Olhares Molhados
Existo em mais um domingo de chuva. Tão igual a tantos Tão diferente dos mesmos tantos, no antagonismo da vida, do ser, do é, do era e do não ser...
O beijo molhado, sacia a sede do gramado onde a vida foi plantada por ti. Bem verdinho!... Exala o perfume atraente, de terra molhada. Parece feliz e concordar contigo : "A chuva é vida. Vê como as plantas ficam felizes; todas de cabecinha em pé!"
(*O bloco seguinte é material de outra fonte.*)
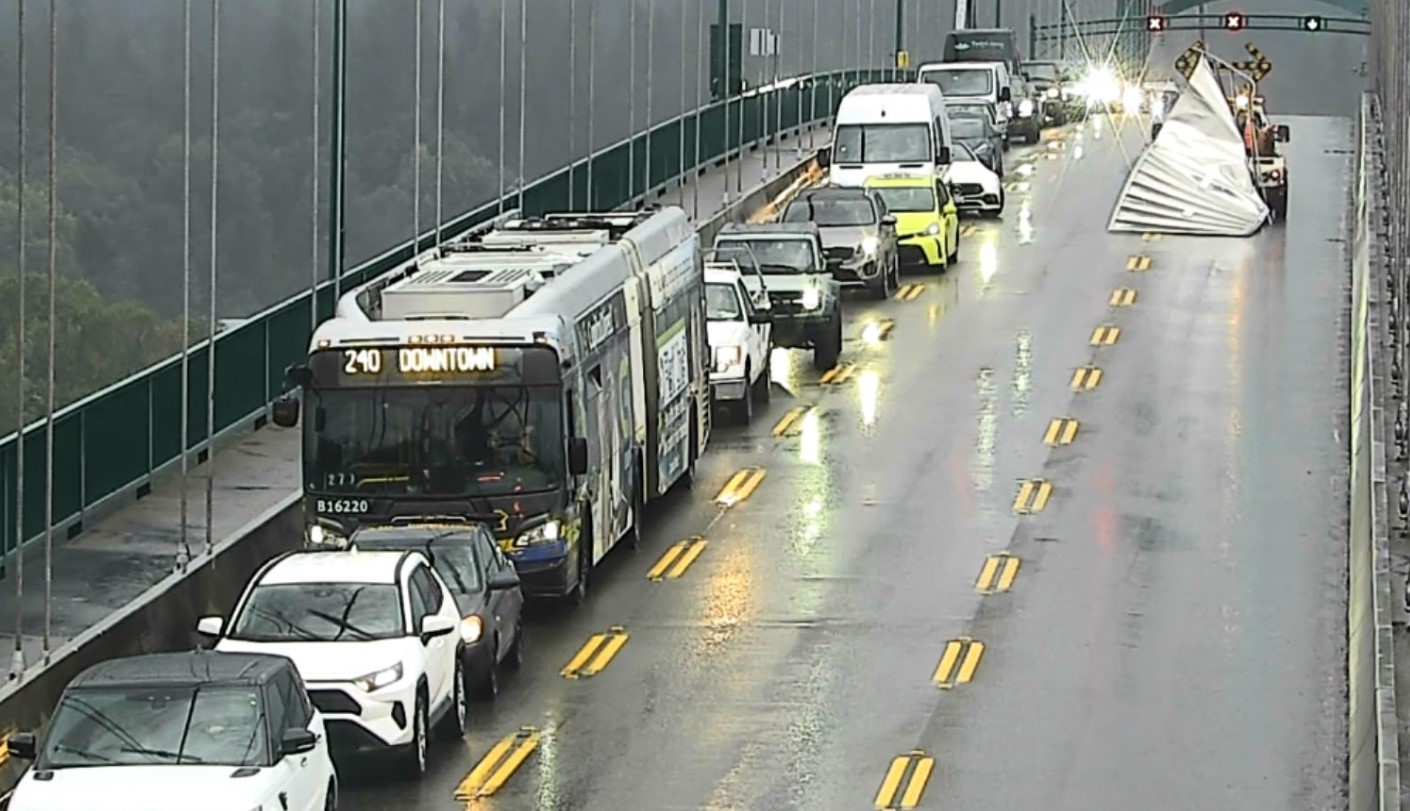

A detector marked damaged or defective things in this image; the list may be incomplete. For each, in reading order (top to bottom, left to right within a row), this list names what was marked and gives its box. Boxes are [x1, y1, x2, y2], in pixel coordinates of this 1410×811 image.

crumpled sheet metal [1105, 56, 1274, 234]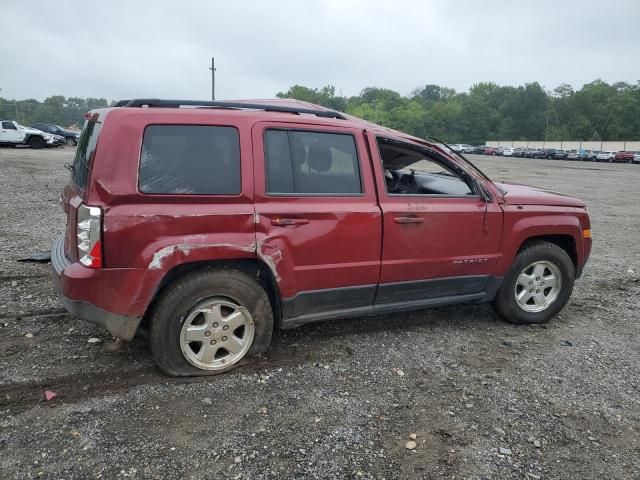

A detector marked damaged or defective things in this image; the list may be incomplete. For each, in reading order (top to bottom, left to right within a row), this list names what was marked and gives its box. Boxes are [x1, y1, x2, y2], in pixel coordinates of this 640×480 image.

damaged suv body [52, 100, 592, 376]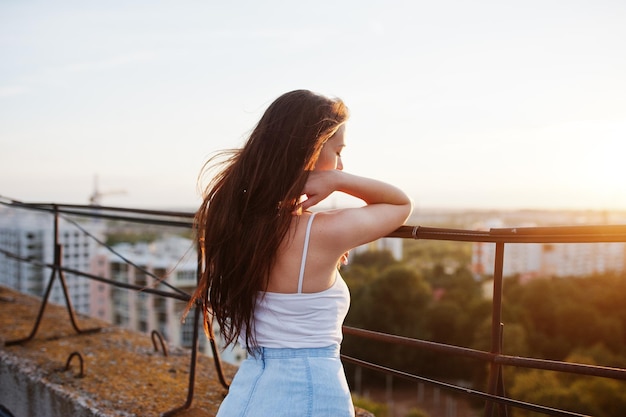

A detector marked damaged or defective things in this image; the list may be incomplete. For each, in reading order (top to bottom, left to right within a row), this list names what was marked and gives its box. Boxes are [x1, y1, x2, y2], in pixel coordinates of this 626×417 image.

rusty metal railing post [486, 240, 504, 416]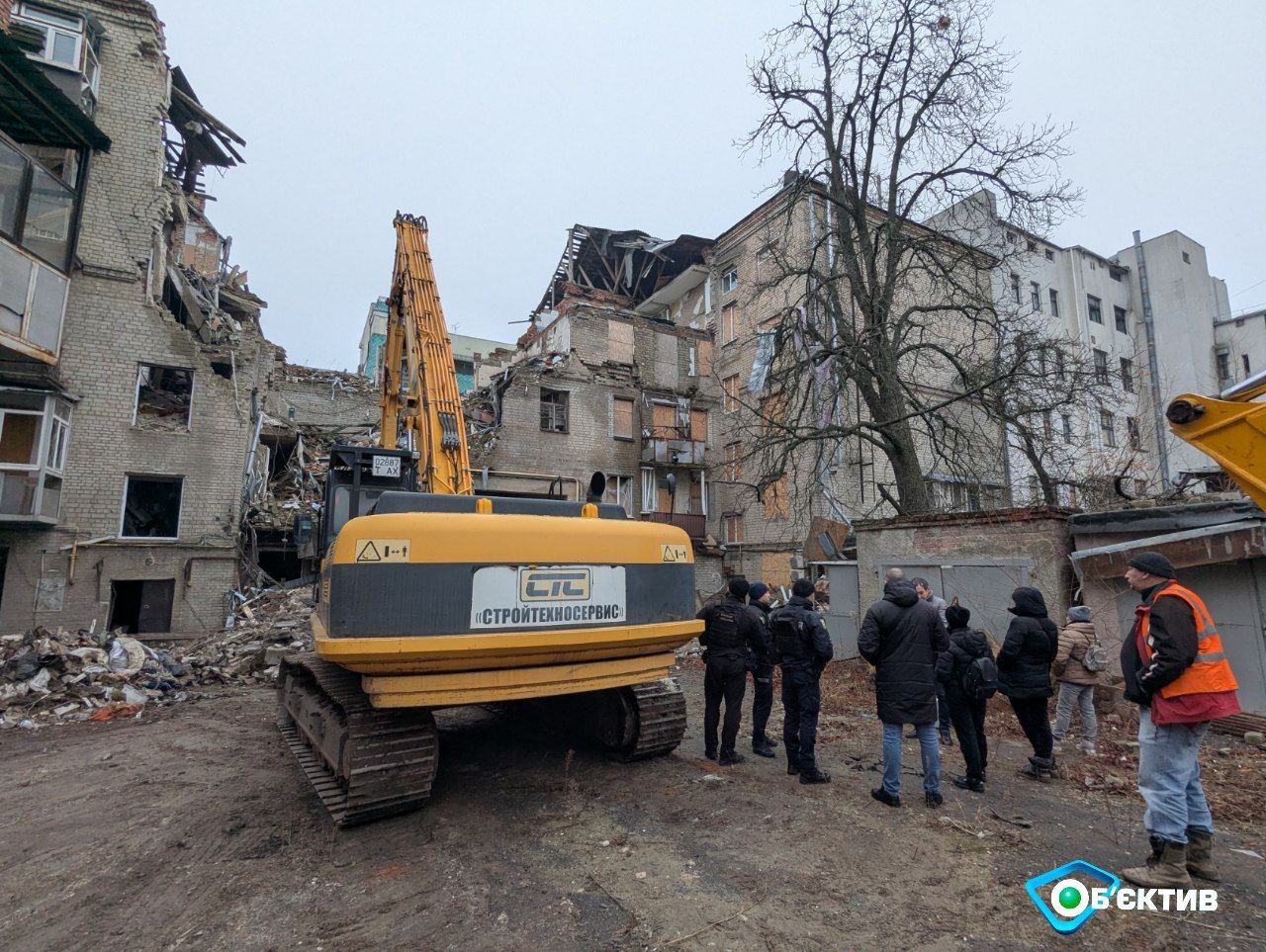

Toda vez que chovia, se repetia a cena. Satisfeito, sorrias. Dizias que Deus criara tudo com perfeição e maestria. Nada te passava despercebido. Vias, o que outros olhos não viam. Vias com a alegria dos olhos do coração. Teu prazer, pelo cenário, contagiava. Teu olhar brilhava. Passeava em círculos. Parecia os rodopios inebriados dos pares, ao som de uma valsa de Choupain.
Cada galho, cada flor, cada folha eram capturados pelas retinas. Em pé, na varanda, sorridente, a cada chuva repetias as mesmas palavras, com entusiasmo, como se as dissesses pela primeira vez.
A chuva, de hoje, repete o ritual de antes. Igual. No entanto, é tão diferente. Tão vazia. Tão muda. Tão fria.
Tão ... tão sem sentido. Tão sem vida!...
Apesar do verde tremular da grama, ao toque da chuva, hoje, não se repetem as palavras. A boca emudeceu. Não vejo mais um par de olhos esmiuçando alegria ao contemplar a vida que brota do chão. O prazer do sorriso se fechou. Partiram os pés que não se cansavam de ficar de pé a contemplar a renovação da vida, que, estagnou, que se foi.
Domingo de chuva! A memória, a distância, o perto, o ontem, o hoje, o agora, a paisagem, o ruído, o telhado, e a varanda... Tudo igual, nada mudou. Nada se apagou, nem o riso debochado do João-de-barro. O mesmo palco, o mesmo cenário. Apenas a cena principal se desfêz. Tornou-se muda. Sólitária. Tornou-se ausente. Saudade. Pranto.